Rep. Carolyn Peas-Lopez of Billings: “This whole situation is wrapped up in bundles and bundles and swaths of rags of ignorance. These amendments are being proposed for none other than the purpose of killing a bill that has been decades in the making.”

In the same vein as Regier’s amendment, was one by Matthew Monforton of Bozeman, to bar any water claims by the Confederated Salish and Kootenai Tribes east of the continental divide. Monforton denies that the tribes have any history of hunting or fishing east of the divide, and he says the tribe’s threats to file water rights claims there were just a way to gin up support for the compact’s approval.

“Compact has been sold to farmers and ranchers east of the continental divide based on fear and lies.

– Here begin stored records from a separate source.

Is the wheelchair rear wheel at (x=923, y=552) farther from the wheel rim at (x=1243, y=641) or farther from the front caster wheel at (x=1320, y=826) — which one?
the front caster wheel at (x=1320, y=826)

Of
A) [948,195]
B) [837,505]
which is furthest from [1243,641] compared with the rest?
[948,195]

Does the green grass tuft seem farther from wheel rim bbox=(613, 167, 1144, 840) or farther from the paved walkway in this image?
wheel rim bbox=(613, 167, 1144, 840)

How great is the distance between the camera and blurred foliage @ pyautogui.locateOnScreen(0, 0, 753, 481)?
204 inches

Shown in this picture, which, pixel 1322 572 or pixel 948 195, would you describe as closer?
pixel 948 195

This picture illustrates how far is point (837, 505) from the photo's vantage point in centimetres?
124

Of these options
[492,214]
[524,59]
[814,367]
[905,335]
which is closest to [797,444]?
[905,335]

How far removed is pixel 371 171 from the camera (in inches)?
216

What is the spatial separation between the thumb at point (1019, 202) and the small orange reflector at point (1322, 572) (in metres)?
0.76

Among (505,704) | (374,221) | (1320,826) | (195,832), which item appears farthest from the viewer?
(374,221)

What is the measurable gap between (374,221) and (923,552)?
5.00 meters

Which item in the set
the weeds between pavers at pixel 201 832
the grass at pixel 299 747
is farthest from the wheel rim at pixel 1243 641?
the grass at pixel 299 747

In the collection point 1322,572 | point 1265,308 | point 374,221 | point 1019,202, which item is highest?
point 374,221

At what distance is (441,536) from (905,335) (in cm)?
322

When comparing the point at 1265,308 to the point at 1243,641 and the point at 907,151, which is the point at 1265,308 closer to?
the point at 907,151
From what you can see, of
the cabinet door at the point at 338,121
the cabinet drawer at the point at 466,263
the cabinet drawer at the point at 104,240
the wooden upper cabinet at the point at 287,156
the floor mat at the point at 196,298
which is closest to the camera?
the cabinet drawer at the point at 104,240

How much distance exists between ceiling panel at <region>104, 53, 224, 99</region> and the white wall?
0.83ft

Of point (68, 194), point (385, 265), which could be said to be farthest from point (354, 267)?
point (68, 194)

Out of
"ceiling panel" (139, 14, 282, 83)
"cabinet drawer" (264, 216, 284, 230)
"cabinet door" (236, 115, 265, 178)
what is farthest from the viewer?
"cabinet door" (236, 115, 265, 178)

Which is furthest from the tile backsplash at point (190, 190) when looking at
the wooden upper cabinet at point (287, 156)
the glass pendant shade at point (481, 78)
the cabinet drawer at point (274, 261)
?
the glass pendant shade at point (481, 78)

Lies echoed by the governor and the attorney general and numerous dark money shills," Monforton claimed.

Supporting Monforton was Billings Republican Clayton Fiscus, who claimed that a court ruling overturned the concept of time immemorial water rights, which would give priority to the tribe’s water claims.

“The claims of aboriginal rights don’t exist because time immemorial has gone by," Fiscus maintains.

Every one of the 13 Republican-sponsored amendments was approved by the committee on an 11 to 10 vote, with all the Democrats and one Republican voting no.

Billings Democrat Virginia Court accused Republicans of not only undermining the compact, but also disrespecting the time and effort put into it.

“The U.S. government and the tribes and the people that put together this current contract have worked long and hard on these issues. And for us to come in as a committee of 18 or 20 and destroy it piece by piece is pretty heart rendering."

Regier countered that amending the bill to make it better is their job as legislators.

"We have an obligation as a legislature to make legislation the best that we can. So we have a difference of opinion, that’s fine. And the water of Montana is controlled by the state of Montana for all of us, not just one group."

But after passing all 13 amendments, allegedly to improve the bill, the same majority on the committee then voted to effectively kill it with a “do not concur” recommendation.

A short time later on the House floor, Democratic leader Chuck Hunter tried to get the committee’s vote overturned. Speaker Austin Knudsen, a Republican, ruled against Hunter and the Democrats appealed Knudsen’s ruling. That’s the same process the Democrats used on the Medicaid bill, and it had the same outcome.

Speaker Austin Knudsen: “Rules committee will meet tomorrow at eleven o’clock I believe …Representative Essman?  ...rules committee will convene tomorrow at eleven o’clock in a room to be determined."

Last week, it took two meetings of the House Rules Committee before the Medicaid bill got to the House floor. Both times a bipartisan majority in the House overruled the Rules committee. Backers of the water compact hope they can make the same process work in their favor. They’re hoping to get the compact passed in the House without amendments before the end of this week.